In the meantime, Nancy's father fails to return from Chicago, and after tracing him to the train station, she is led to believe from eyewitness accounts that he has possibly been drugged and kidnapped. Nancy continues to search for clues to her father's whereabouts and also to solve the mystery of the intruder at Twin Elms, helped by a night watchman and discovery of a secret room. She and Helen decide to investigate the neighboring estate for clues to a secret entrance since the house was built with the same design as Twin Elms.

Upon their arrival at the realtor, Nancy is horrified to discover Nathan Gomber has just purchased the neighboring estate. Mr. Dodd agrees to lend the girls a key since Gomber has not taken possession, and they make a daytime visit to Riverview Manor. Nancy finds a secret panel to an underground passage and staircase. The tunnel leads to another staircase. But at the top of the stairs is a man who stops Nancy and Helen. Nancy discovers a missing property owner, hidden staircases and passages inside Twin Elms; with police help, she finds her father imprisoned in a room off the tunnel. Nathan Gomber is found out and arrested.

==Reception==
By 2000, 1.8 million copies of The Hidden Staircase had been sold in the US market.

==Adaptations==
The novel was adapted as a Warner Bros. film, Nancy Drew and the Hidden Staircase, in 1939. Another adaptation of the book from Warner Bros. was released on March 15, 2019.

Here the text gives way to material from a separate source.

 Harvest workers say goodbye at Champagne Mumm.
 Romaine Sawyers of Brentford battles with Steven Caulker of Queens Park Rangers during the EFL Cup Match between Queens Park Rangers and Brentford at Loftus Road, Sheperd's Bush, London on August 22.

The 12th installment in the Nancy Drew point-and-click adventure game series by Her Interactive, named Nancy Drew: Secret of the Old Clock, is loosely based on the novel and also incorporate elements from The Secret of the Old Clock, The Bungalow Mystery, and The Mystery at Lilac Inn.

A reference to the book is made in the pilot episode of the Nancy Drew television series, with Nancy finding a missing girl behind a hidden staircase. Later in the first season, in an episode named "The Hidden Staircase", Nancy returns to the old warehouse where she found the staircase.